Petunjuk Tugas:
Tuliskan lanjutan teks tentang semangat bangsa Korea Selatan, dimulai setelah kalimat terakhir yang ditampilkan.

Teks Sumber:
----------
Spirit korea |
Jika
tidak jadi manusia yang unggul, kami akan mati. Itulah prinsip yang dipegang
bangsa Korea Selatan yang miskin sumber daya alam dan secara geopolitik
dikepung empat kekuatan besar: Tiongkok, Rusia, Korea Utara, dan Jepang.
Tiga laki-laki itu
memiliki jalan hidup berbeda. Namun, boleh jadi mereka dibentuk dengan doktrin
dan pola pendidikan yang sama oleh generasi di atasnya yang merasakan pedihnya
perang dan kemiskinan.
Louis Go (39),
pengusaha bidang hiburan, menceritakan, ia dididik dengan kisah tentang bangsa
Korea yang sejak dulu lebih baik daripada Jepang dan Tiongkok.
”Kerajaan-kerajaan Korea pernah ekspansi hingga daratan Tiongkok dan Jepang,”
ujar Go mengulang kisah yang sejak kecil dituturkan orangtuanya.
Soal penjajahan Jepang
atas Korea pada awal abad ke-20, ayah Go berpendapat, ”Kami hanya kalah cepat
dari Jepang. Akan tetapi, Korea tetap lebih baik daripada Jepang.”
----------
Kumpulan Data:

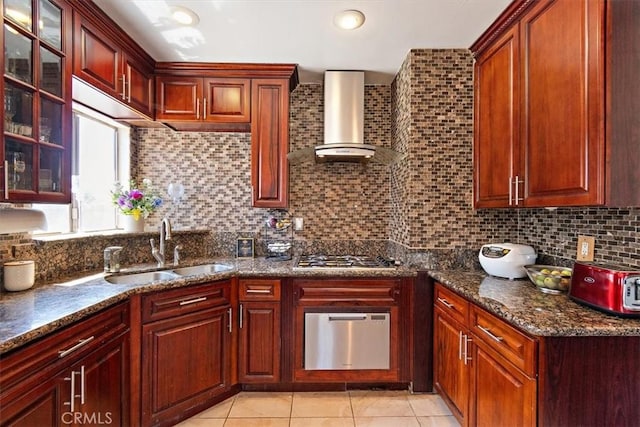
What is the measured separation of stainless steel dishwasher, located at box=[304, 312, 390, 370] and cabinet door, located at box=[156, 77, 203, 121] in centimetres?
180

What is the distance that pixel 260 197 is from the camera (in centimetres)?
262

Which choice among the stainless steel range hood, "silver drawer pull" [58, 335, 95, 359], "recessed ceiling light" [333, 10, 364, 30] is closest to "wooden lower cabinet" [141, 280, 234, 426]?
"silver drawer pull" [58, 335, 95, 359]

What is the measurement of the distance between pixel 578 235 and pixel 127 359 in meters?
2.57

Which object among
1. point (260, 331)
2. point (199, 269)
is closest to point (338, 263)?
point (260, 331)

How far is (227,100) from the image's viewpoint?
2.58 metres

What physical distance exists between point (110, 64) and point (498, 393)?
9.29 ft

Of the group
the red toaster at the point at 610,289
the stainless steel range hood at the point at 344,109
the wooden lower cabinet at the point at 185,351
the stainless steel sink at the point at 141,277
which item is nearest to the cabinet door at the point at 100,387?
the wooden lower cabinet at the point at 185,351

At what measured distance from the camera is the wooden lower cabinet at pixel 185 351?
182 cm

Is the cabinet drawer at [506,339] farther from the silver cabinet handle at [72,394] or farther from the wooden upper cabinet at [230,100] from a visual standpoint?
the wooden upper cabinet at [230,100]

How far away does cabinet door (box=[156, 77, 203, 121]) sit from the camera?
255cm

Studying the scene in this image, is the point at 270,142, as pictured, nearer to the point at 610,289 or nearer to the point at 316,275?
the point at 316,275

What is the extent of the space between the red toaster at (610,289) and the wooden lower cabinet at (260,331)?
66.3 inches

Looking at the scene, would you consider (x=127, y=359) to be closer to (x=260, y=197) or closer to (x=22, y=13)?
(x=260, y=197)

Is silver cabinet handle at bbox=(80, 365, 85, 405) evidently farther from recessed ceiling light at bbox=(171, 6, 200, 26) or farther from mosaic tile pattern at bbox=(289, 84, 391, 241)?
recessed ceiling light at bbox=(171, 6, 200, 26)
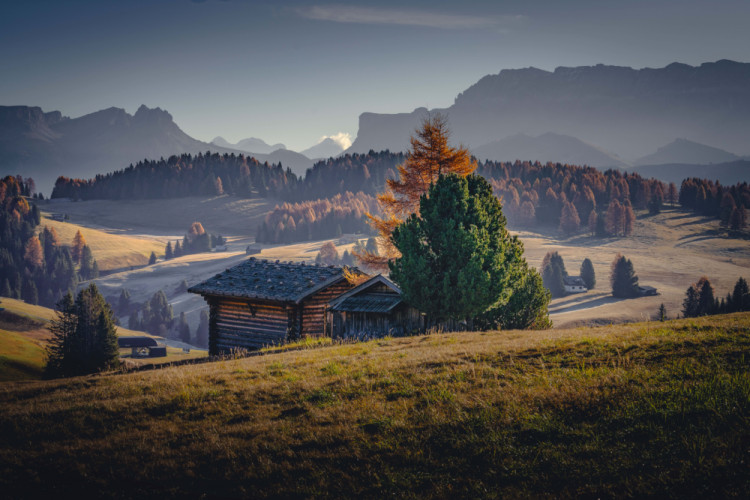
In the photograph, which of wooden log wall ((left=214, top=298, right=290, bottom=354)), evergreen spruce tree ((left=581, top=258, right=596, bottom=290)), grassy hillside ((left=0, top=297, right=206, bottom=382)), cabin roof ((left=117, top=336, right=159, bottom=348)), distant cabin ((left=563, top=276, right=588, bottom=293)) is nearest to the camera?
wooden log wall ((left=214, top=298, right=290, bottom=354))

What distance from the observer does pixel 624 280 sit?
122m

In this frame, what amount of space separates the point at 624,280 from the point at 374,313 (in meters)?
119

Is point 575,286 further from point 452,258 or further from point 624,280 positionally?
point 452,258

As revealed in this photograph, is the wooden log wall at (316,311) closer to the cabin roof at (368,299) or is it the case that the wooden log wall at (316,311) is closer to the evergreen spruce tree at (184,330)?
the cabin roof at (368,299)

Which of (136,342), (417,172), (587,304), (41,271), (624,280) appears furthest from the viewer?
(41,271)

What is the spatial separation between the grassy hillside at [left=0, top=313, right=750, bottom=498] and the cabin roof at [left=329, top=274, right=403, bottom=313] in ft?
50.7

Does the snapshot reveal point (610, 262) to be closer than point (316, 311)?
No

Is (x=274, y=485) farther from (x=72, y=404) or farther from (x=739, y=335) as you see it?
(x=739, y=335)

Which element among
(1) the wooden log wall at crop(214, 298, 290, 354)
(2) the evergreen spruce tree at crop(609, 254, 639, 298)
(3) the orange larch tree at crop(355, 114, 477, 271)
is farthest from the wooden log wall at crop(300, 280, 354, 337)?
(2) the evergreen spruce tree at crop(609, 254, 639, 298)

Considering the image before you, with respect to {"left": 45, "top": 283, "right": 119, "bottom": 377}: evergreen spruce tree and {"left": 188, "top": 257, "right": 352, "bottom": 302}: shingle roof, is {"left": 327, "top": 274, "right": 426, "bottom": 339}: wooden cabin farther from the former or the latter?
{"left": 45, "top": 283, "right": 119, "bottom": 377}: evergreen spruce tree

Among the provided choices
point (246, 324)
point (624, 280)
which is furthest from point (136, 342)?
point (624, 280)

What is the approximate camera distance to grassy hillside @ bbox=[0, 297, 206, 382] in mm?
59156

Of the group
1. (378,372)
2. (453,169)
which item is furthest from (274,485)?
(453,169)

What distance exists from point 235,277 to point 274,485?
80.1ft
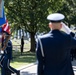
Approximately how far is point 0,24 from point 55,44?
11.3 meters

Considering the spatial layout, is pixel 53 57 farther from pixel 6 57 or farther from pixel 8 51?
pixel 6 57

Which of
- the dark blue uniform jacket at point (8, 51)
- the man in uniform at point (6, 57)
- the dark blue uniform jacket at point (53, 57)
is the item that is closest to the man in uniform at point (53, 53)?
the dark blue uniform jacket at point (53, 57)

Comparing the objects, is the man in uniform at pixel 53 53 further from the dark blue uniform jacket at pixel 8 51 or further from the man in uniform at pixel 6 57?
the dark blue uniform jacket at pixel 8 51

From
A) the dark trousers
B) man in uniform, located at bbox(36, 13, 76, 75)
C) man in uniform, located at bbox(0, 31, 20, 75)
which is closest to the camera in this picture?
man in uniform, located at bbox(36, 13, 76, 75)

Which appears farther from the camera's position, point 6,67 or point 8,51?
point 6,67

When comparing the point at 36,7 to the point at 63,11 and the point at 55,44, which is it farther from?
the point at 55,44

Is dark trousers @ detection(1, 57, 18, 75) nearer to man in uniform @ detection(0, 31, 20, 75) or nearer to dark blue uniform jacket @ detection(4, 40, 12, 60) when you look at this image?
man in uniform @ detection(0, 31, 20, 75)

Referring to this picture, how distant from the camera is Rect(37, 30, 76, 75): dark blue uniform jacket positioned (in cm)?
484

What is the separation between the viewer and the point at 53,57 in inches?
191

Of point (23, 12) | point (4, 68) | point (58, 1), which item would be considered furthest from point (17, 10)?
point (4, 68)

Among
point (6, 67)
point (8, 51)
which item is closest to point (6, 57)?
point (8, 51)

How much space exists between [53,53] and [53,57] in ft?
0.18

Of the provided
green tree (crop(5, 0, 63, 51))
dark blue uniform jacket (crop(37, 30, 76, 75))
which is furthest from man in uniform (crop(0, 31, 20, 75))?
green tree (crop(5, 0, 63, 51))

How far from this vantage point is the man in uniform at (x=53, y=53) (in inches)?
A: 191
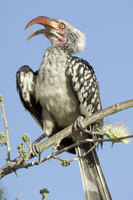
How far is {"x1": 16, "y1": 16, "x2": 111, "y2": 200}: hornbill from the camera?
4.89 metres

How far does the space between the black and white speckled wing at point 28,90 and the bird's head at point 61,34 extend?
0.83 m

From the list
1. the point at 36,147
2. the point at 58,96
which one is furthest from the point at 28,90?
the point at 36,147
----------
Jawaban:
Ketika Go mulai sekolah
pada 1982, ia ingat setiap minggu gurunya memeriksa semua tas murid. ”Kalau
guru menemukan pensil atau pulpen buatan Tiongkok atau Jepang, ia akan menegur.
Guru lalu mengingatkan semua murid agar menggunakan produk lokal,” tambah Go,
akhir Agustus lalu, di sebuah restoran Korea di Jalan Wolter Monginsidi,
Jakarta.
Saat itu, Go sebenarnya
punya pensil buatan Jepang yang kualitasnya bagus dibandingkan dengan pensil
Korea. Namun, ia tak pernah berani memakainya, apalagi membawanya ke sekolah.
”Rasanya malu sekali kalau sampai ketahuan punya produk Jepang atau Tiongkok.
Sebab, Jepang dulu pernah menjajah kami dan Tiongkok negara komunis yang
membuat kami perang saudara,” ucapnya.
Di lingkungan tempat
tinggalnya di Seoul, setiap pagi dan sore, Go mendengar lagu-lagu bernada
patriotik yang mengalun dari pelantang suara yang dipasang di sejumlah tiang di
setiap RT/RW. ”Kalau lagu sudah dibunyikan, orang yang sedang berjalan pun
berhenti. Kalau tidak, rasanya malu. Tahun 1990-an, itu hilang,” tambah Go.
Setelah tumbuh dewasa,
Go baru mengerti bahwa kisah tentang kejayaan Korea yang dituturkan
orangtuanya, ”operasi” tas setiap minggu di sekolahnya dan lagu-lagu patriot
yang diperdengarkan dua kali sehari—seperti jadwal minum obat—di lingkungannya,
adalah cara generasi tua Korea menanamkan sikap patriot dan rasa bangga pada
negara. ”Makanya, sekarang kami ’pede’ berhadapan dengan Jepang,” ujarnya.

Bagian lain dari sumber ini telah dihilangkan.